Maggie told me, however.  I didn’t block the number.  I was not interested in a call from that person, nevertheless.  I thought he wouldn’t call.  A day or two later, while I was sitting in a hospital where Maggie had an appointment with a doctor my phone rang.  I thought a phone conversation would be a good entertainment while I sat on the dreary bench in the hospital’s musty corridor.

It was that man who wanted to make his Christmas meaningful.  As soon as I answered he laughed uproariously which prompted me to move out of the hospital.  I feared his laughter would disturb the solemn and sad silence in the hospital.  I moved out on to the road.  I suddenly remembered that I had another work to complete in the town.  Let me do it, I decided.

“Do you recognise me?” The caller asked after the bout of laughter which strangely reminded me of Ashwattama after he had made his nocturnal and vicious assault on the Pandava camp when the Kurukshetra war was drawing to a close. 

How could I forget that laughter?  I told him I had no ill feelings towards him.  I have made it a policy not to harbour any ill feelings toward anyone because such feelings are harmful to ourselves.  He said he wanted to visit me personally and I said it was Christmas vacation and I would be available at home during the vacation.  But he didn’t come.  I didn’t save his number anyway. 

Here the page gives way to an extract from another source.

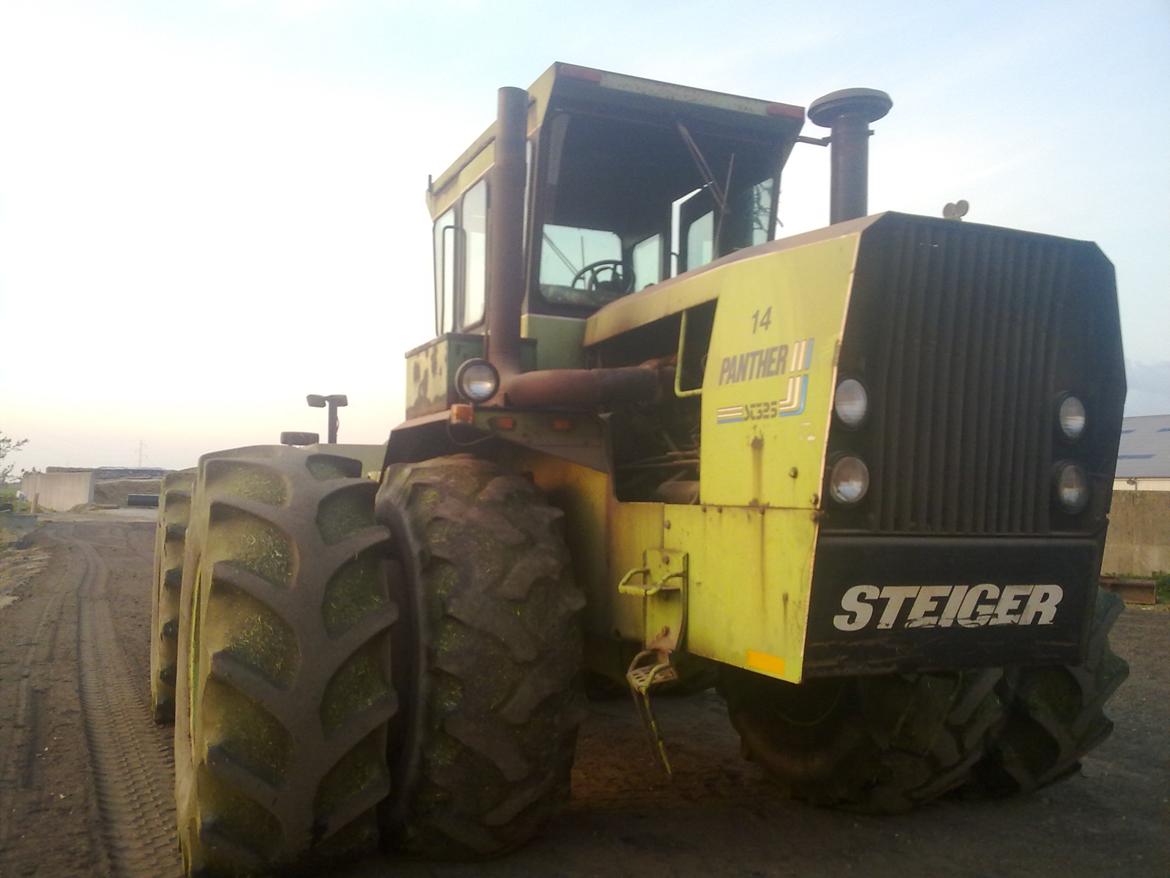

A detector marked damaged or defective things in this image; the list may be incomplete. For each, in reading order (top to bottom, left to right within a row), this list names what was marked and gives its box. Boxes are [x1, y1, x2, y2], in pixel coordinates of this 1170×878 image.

rusty exhaust pipe [482, 84, 528, 381]
rusty exhaust pipe [809, 88, 889, 223]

This morning I had to delete a contact for an entirely different reason: to stop hurting someone I love a lot and who loves me too equally.  Sometimes love hurts and it becomes necessary to keep a distance.  It was precisely that lack of distance that had created the uncomfortable situation between the Christmas caller and me.  He had taken it on himself to reform me.  There were a lot of people who joined him in the reformation process.  I found the whole process so hellish that I left the place altogether and moved to Delhi.  I didn’t want to be him to another person though I had never thought of such a possibility.  But love can be a burden sometimes.  Such love is counterproductive.  Love should liberate.